Input start

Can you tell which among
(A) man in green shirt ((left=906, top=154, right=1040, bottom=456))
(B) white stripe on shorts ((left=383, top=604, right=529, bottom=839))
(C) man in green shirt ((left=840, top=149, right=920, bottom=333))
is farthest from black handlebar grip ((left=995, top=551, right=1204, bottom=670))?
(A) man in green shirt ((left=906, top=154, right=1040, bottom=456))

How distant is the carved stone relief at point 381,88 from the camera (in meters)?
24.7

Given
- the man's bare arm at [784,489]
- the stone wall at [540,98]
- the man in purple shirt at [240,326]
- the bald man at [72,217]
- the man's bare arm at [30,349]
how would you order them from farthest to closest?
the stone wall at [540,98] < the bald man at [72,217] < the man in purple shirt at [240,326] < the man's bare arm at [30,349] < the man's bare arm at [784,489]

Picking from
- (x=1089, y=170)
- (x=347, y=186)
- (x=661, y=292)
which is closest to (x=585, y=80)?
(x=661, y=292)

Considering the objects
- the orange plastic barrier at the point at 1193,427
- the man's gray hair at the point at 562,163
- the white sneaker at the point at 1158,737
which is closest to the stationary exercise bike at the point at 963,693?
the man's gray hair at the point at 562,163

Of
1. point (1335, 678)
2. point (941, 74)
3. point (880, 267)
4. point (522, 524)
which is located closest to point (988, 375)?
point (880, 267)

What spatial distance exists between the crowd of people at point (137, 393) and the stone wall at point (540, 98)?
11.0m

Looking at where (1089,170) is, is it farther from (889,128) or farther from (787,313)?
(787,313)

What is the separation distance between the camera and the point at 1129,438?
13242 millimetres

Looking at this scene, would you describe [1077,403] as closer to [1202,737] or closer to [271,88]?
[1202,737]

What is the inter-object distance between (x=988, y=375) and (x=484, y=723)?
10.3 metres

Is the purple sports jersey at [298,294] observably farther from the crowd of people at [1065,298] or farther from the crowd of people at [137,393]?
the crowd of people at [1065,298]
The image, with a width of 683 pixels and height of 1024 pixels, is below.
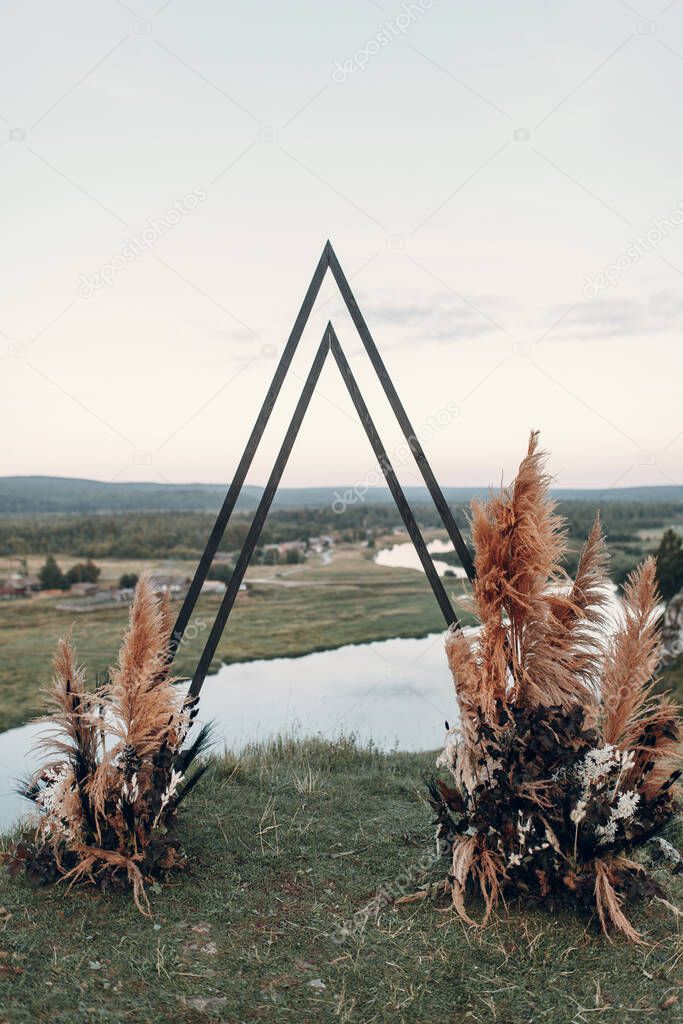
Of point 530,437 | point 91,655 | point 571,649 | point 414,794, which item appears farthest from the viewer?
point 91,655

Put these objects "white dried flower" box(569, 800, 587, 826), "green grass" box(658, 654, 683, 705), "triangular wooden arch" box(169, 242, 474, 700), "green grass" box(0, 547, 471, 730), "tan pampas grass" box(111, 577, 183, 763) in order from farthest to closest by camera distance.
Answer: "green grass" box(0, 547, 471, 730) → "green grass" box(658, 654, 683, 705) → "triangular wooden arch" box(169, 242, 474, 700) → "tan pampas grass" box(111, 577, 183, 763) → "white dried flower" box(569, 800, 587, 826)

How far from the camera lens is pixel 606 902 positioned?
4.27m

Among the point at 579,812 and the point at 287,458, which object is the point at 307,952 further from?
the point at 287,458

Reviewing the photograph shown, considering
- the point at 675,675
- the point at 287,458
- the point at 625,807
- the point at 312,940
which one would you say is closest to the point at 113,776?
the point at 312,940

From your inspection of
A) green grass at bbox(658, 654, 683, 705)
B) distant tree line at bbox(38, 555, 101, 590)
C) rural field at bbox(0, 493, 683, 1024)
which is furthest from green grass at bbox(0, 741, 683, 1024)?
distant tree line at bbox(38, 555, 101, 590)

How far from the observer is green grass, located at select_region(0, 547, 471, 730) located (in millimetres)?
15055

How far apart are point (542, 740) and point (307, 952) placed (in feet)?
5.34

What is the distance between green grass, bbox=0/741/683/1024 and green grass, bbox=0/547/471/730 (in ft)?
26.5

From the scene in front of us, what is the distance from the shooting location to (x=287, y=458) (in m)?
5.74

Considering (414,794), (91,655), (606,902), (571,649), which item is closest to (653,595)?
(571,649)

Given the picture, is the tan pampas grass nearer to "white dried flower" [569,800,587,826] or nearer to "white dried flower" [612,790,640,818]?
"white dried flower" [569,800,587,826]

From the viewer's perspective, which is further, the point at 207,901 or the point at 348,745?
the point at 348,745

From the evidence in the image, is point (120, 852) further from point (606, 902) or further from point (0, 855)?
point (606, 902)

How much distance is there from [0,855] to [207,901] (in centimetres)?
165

Input end
Input start

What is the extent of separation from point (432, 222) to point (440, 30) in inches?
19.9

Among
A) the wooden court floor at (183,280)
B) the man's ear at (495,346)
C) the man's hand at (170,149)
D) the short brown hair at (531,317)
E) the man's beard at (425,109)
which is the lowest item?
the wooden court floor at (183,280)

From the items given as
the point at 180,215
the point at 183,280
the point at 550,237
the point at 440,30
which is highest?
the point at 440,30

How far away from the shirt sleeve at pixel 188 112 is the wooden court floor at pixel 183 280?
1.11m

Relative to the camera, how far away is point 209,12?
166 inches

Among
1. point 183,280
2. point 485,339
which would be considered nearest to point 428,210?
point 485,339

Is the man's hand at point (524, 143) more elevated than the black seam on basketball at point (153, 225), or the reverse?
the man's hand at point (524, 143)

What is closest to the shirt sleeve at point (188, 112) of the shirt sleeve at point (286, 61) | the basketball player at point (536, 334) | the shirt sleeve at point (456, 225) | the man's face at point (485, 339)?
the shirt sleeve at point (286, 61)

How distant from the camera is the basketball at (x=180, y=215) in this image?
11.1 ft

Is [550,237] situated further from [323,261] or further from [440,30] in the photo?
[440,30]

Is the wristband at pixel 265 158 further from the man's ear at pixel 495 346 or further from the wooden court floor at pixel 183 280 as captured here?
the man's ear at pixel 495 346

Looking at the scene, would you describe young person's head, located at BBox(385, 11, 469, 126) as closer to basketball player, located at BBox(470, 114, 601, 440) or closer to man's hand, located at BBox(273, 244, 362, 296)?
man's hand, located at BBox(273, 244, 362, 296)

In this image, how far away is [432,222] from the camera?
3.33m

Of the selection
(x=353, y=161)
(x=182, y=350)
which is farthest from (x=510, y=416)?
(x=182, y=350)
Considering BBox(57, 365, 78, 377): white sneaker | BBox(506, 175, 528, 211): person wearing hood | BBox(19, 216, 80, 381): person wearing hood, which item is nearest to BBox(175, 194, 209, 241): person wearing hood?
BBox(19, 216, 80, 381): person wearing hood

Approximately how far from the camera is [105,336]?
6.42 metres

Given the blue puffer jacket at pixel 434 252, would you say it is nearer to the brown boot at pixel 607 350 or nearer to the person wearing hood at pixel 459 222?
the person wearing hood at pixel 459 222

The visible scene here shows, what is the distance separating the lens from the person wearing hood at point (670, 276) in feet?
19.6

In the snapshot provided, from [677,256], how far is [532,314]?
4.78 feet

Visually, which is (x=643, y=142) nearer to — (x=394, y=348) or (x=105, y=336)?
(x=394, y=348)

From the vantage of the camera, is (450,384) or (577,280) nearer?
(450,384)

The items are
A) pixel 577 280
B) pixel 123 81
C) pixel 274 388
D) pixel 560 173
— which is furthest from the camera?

Input end
Input start

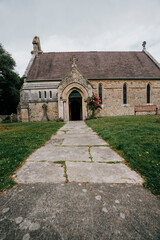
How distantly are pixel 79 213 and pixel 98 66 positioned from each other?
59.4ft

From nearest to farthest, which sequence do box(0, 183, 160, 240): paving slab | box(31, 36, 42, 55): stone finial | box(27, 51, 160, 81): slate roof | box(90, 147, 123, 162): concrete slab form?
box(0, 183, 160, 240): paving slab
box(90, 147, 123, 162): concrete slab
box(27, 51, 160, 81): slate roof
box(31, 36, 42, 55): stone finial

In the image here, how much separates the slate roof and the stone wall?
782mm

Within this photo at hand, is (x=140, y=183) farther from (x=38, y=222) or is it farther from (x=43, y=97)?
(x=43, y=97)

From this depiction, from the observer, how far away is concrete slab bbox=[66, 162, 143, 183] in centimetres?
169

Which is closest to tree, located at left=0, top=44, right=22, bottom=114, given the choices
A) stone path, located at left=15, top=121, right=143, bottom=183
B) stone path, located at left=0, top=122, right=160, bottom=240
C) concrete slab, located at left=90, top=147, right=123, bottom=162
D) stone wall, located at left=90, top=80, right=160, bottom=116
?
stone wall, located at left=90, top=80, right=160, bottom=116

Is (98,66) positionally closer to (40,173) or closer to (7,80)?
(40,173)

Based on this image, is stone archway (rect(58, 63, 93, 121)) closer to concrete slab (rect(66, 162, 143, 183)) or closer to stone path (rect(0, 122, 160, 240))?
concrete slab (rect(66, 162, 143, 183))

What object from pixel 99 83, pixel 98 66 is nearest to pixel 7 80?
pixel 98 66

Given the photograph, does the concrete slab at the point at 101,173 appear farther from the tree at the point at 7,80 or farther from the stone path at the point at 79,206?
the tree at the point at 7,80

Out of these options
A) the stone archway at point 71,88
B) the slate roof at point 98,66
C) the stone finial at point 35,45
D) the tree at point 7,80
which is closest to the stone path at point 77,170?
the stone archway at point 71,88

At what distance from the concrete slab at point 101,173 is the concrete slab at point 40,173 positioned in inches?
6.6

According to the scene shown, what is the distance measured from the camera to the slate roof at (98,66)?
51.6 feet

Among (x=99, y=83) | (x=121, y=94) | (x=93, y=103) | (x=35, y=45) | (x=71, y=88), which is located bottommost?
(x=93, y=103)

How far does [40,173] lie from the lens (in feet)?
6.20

Input end

* What the task requires *
Tally the lines in the listing above that contain the word "Looking", and give only that number.

* Expected answer *
3